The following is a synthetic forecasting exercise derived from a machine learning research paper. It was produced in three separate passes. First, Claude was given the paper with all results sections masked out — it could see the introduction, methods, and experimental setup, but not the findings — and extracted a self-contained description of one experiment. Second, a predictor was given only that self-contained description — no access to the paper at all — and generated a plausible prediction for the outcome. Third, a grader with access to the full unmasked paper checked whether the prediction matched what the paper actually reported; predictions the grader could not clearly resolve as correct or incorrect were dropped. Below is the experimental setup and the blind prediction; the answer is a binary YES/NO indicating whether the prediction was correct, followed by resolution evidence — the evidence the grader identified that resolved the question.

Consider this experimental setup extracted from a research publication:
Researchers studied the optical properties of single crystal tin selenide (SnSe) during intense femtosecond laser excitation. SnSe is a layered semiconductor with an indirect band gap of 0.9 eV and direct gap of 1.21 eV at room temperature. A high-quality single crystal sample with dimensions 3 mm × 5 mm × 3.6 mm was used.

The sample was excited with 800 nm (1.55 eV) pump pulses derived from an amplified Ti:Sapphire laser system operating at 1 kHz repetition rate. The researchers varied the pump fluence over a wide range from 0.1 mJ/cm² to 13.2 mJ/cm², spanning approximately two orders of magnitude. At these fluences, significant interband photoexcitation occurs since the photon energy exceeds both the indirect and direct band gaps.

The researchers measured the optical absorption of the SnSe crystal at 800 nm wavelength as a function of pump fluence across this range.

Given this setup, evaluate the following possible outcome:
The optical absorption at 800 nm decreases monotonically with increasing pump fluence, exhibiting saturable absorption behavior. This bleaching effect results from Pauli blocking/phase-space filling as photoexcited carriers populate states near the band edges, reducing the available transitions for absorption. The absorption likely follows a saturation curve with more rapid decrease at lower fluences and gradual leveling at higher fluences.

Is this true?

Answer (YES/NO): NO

§ §

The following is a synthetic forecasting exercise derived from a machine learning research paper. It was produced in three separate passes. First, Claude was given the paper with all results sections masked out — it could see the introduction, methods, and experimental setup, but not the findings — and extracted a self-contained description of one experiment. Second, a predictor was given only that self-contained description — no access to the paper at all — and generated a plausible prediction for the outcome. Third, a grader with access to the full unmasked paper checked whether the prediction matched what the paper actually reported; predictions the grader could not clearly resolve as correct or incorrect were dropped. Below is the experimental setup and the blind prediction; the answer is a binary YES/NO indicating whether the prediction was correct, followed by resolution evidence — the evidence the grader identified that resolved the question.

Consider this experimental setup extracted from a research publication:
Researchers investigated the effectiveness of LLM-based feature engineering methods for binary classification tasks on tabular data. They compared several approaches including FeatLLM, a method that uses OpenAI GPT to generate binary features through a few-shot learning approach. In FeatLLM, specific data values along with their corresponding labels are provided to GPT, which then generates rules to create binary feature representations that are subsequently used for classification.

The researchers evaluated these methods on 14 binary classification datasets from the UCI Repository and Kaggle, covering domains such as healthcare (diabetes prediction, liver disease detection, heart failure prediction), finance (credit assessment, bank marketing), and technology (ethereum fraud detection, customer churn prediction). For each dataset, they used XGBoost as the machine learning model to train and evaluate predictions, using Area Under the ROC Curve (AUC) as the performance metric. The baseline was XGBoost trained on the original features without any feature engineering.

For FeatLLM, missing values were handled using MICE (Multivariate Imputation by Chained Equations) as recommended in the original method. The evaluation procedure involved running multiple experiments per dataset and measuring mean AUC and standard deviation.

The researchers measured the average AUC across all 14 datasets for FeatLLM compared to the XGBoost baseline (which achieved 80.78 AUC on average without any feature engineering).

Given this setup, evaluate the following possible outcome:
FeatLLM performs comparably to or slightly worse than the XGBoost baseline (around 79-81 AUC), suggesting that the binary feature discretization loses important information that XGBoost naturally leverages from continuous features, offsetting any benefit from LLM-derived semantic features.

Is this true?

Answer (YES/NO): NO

§ §

§ Exercise goal: Copy range, inclusive: the line holding "Researchers investigated the" to the line holding "The researchers evaluated". Reproduce exactly those lines of the records above and no others.

§ Written reply:
Researchers investigated the effectiveness of LLM-based feature engineering methods for binary classification tasks on tabular data. They compared several approaches including FeatLLM, a method that uses OpenAI GPT to generate binary features through a few-shot learning approach. In FeatLLM, specific data values along with their corresponding labels are provided to GPT, which then generates rules to create binary feature representations that are subsequently used for classification.

The researchers evaluated these methods on 14 binary classification datasets from the UCI Repository and Kaggle, covering domains such as healthcare (diabetes prediction, liver disease detection, heart failure prediction), finance (credit assessment, bank marketing), and technology (ethereum fraud detection, customer churn prediction). For each dataset, they used XGBoost as the machine learning model to train and evaluate predictions, using Area Under the ROC Curve (AUC) as the performance metric. The baseline was XGBoost trained on the original features without any feature engineering.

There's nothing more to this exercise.